**** Data to examine ****
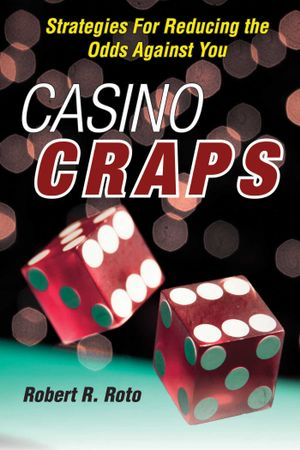 Casino Craps : Strategies for Reducing the Odds against You - Robert R. Roto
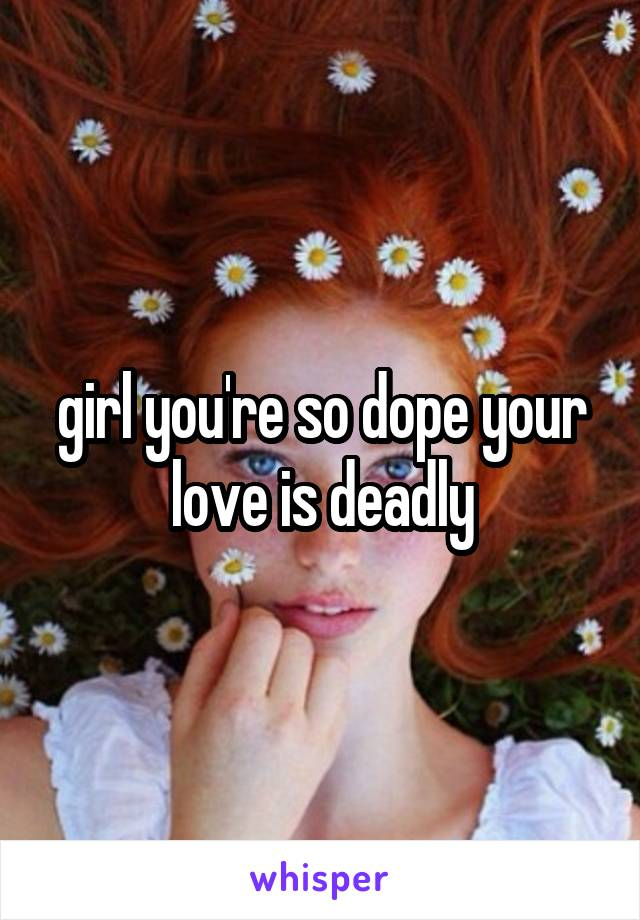 girl you're so dope your love is deadly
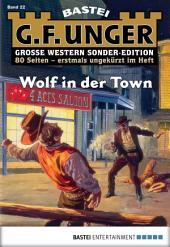 G. F. Unger Sonder-Edition - Folge 022: Wolf in der Town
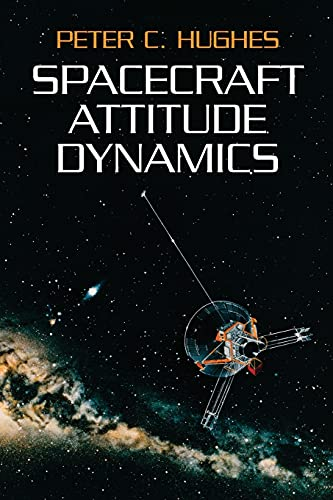 9780486439259: Spacecraft Attitude Dynamics (Dover Books on Aeronautical Engineering)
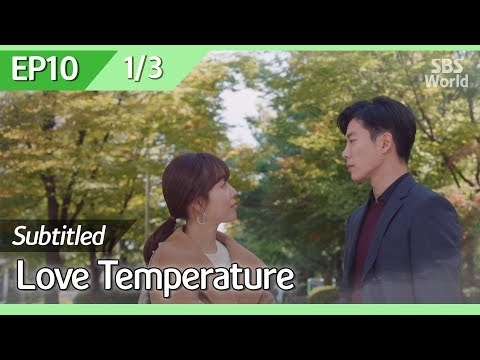 [CC/FULL] Love Temperature EP10 (1/3)   사랑의온도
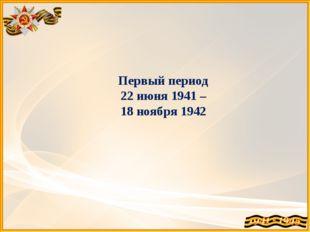 Первый период 22 июня 1941 – 18 ноября 1942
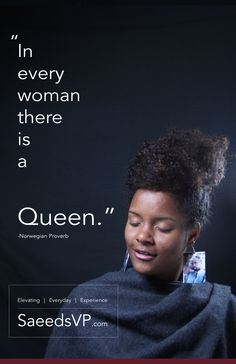 In everywoman there is a Queen! Tell the world using the image below! #share #retweet & #Post — SaeedsVP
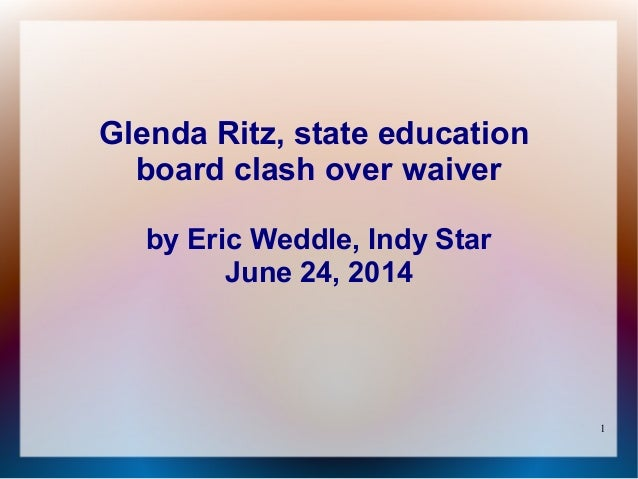 1 Glenda Ritz, state education board clash over waiver by Eric Weddle, Indy Star June 24, 2014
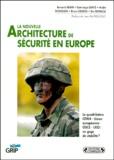 Eric Remacle et  Collectif - La nouvelle architecture de sécurité en Europe.
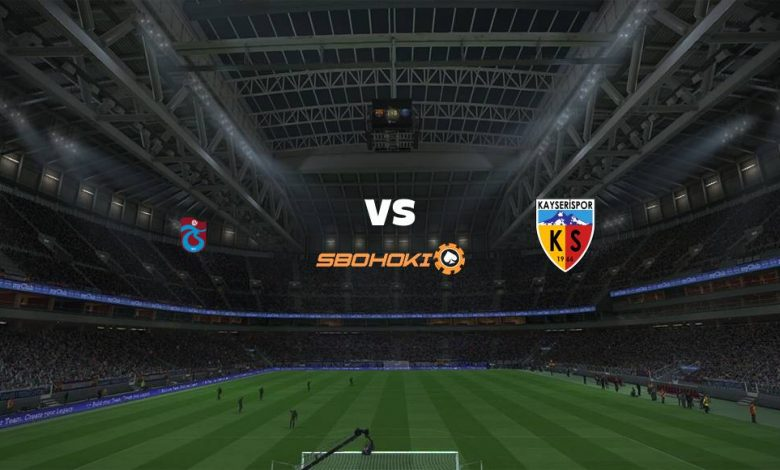 Live Streaming Trabzonspor vs Kayserispor 6 April 2021 1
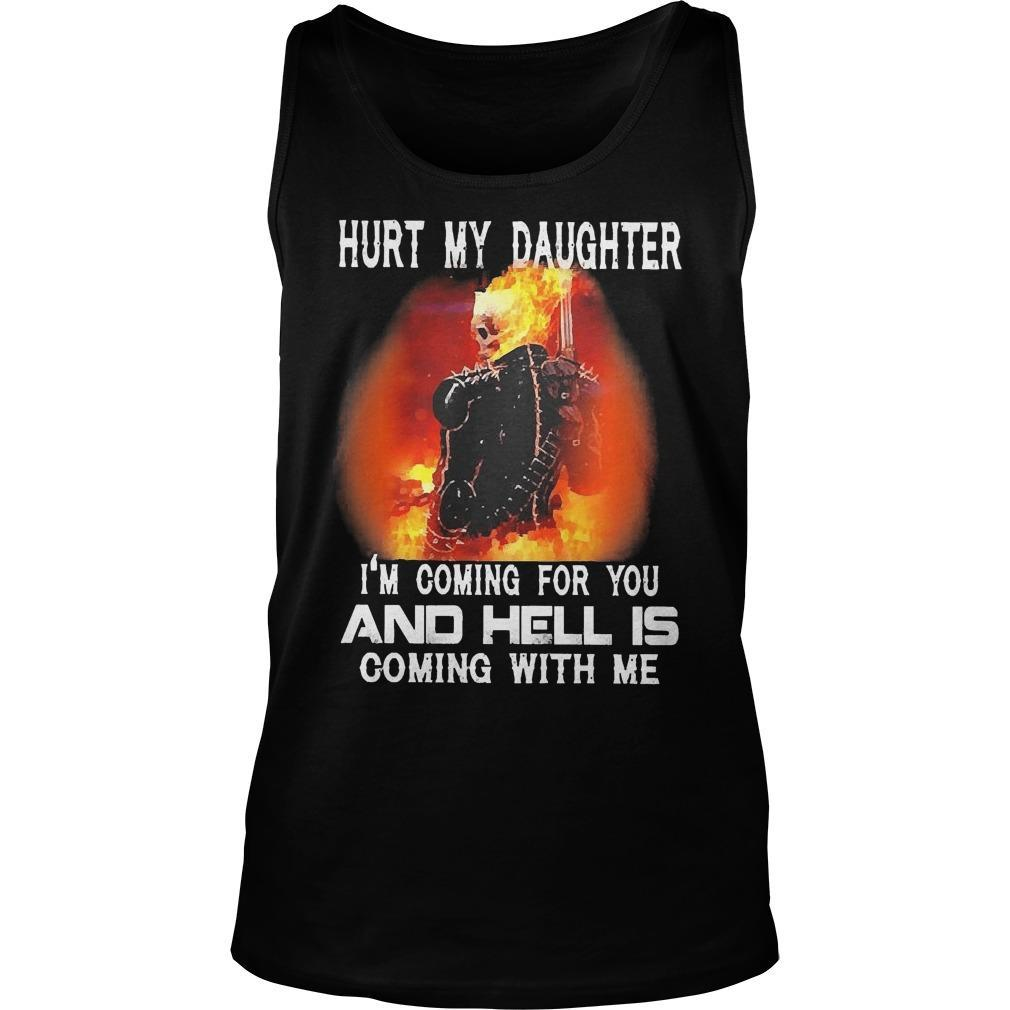Ghost Rider Hurt My Daughter I'm Coming For You And Hell Is Coming With Me Tank Top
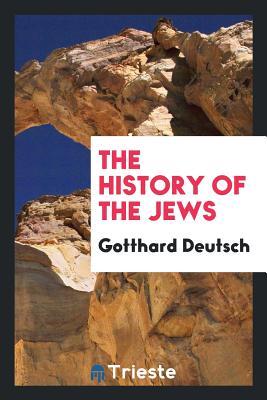 The History of the Jews - Deutsch, Gotthard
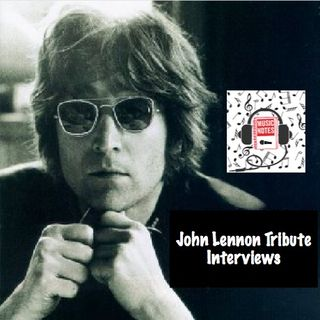 Episode 61 - John Lennon Tribute Interviews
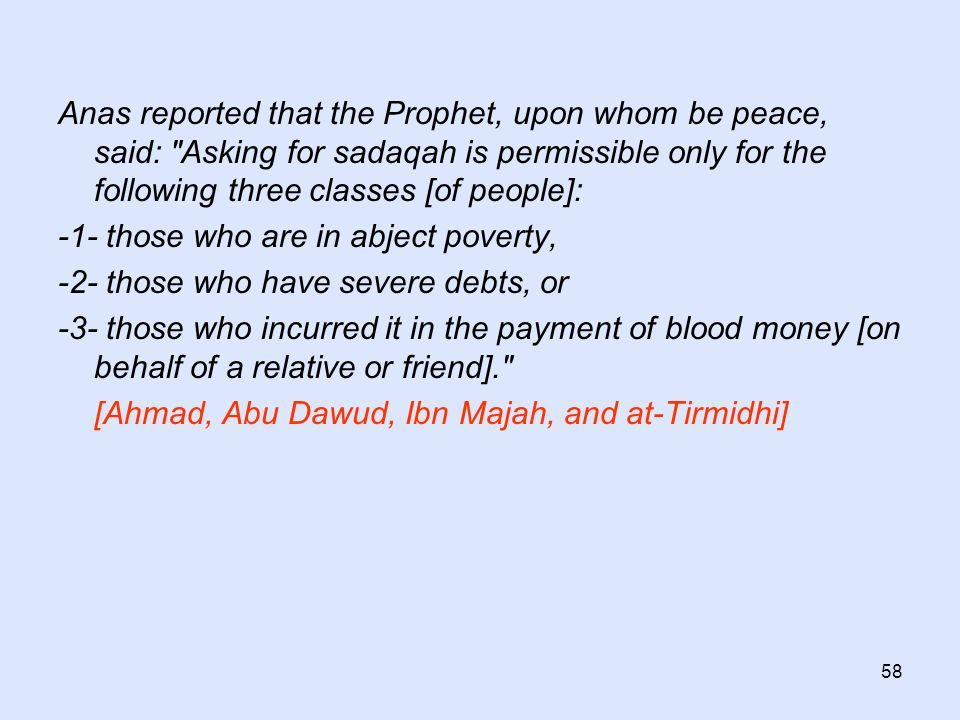 58 Anas reported that the Prophet, upon whom be peace, said: Asking for sadaqah is permissible only for the following three classes [of people]: -1- those who are in abject poverty, -2- those who have severe debts, or -3- those who incurred it in the payment of blood money [on behalf of a relative or friend]. [Ahmad, Abu Dawud, Ibn Majah, and at-Tirmidhi]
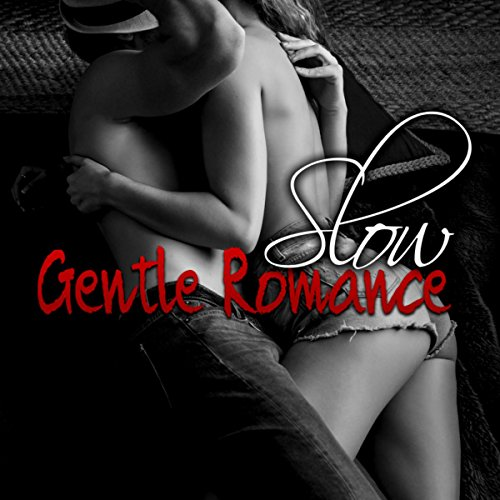 Slow Gentle Romance - Tantric Sex, Kama Sutra Sensual Massage Music, Sexual Music, Sexy Instrumental Songs to Make Love, Sex Soundtrack, Shades of Love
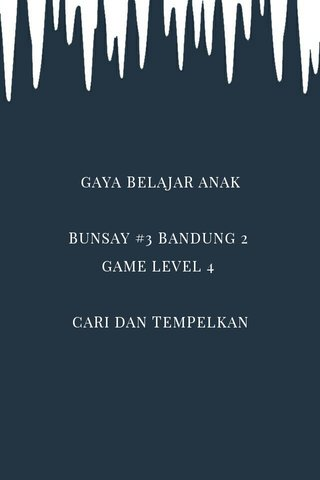 GAYA BELAJAR ANAK BUNSAY #3 BANDUNG 2 GAME LEVEL 4 CARI DAN TEMPELKAN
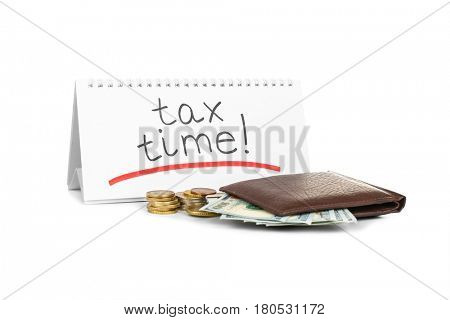 Calendar with text TAX TIME and wallet with money on white background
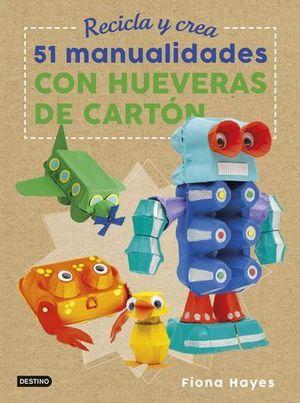 RECICLA Y CREA. 51 MANUALIDADES CON HUEVERAS DE CARTON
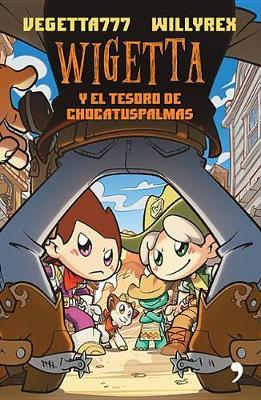 Wigetta y El Tesoro de Chocatuspalmas by Vegetta777 Vegetta777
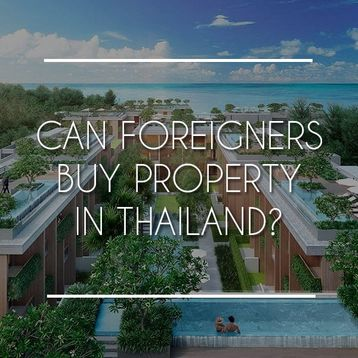 Can Foreigners Buy Property in Thailand?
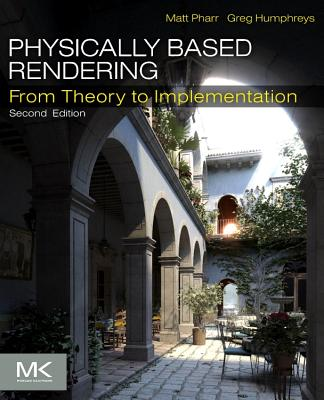 Physically Based Rendering: From Theory to Implementation - Pharr, Matt, and Humphreys, Greg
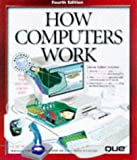 How Computers Work (How It Works Series) (078971728X) by White, Ron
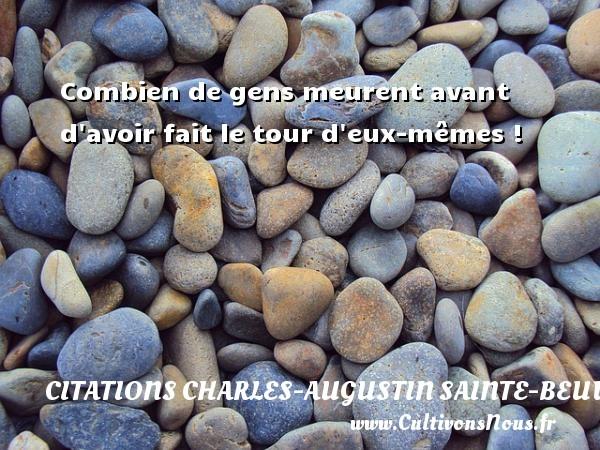 Combien de gens meurent avant d avoir fait le tour d eux-mêmes ! Une citation de Charles-Augustin Sainte-Beuve CITATIONS CHARLES-AUGUSTIN SAINTE-BEUVE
****
Task details » What you need to produce is an exact copy of the entries above, limited to the lines from the one with "[CC/FULL] Love Temperature" up to and including the one with "Slow Gentle Romance", without pictures.

Result »
 [CC/FULL] Love Temperature EP10 (1/3)   사랑의온도
 Первый период 22 июня 1941 – 18 ноября 1942
 In everywoman there is a Queen! Tell the world using the image below! #share #retweet & #Post — SaeedsVP
 1 Glenda Ritz, state education board clash over waiver by Eric Weddle, Indy Star June 24, 2014
 Eric Remacle et  Collectif - La nouvelle architecture de sécurité en Europe.
 Live Streaming Trabzonspor vs Kayserispor 6 April 2021 1
Ghost Rider Hurt My Daughter I'm Coming For You And Hell Is Coming With Me Tank Top
 The History of the Jews - Deutsch, Gotthard
 Episode 61 - John Lennon Tribute Interviews
 58 Anas reported that the Prophet, upon whom be peace, said: Asking for sadaqah is permissible only for the following three classes [of people]: -1- those who are in abject poverty, -2- those who have severe debts, or -3- those who incurred it in the payment of blood money [on behalf of a relative or friend]. [Ahmad, Abu Dawud, Ibn Majah, and at-Tirmidhi]
 Slow Gentle Romance - Tantric Sex, Kama Sutra Sensual Massage Music, Sexual Music, Sexy Instrumental Songs to Make Love, Sex Soundtrack, Shades of Love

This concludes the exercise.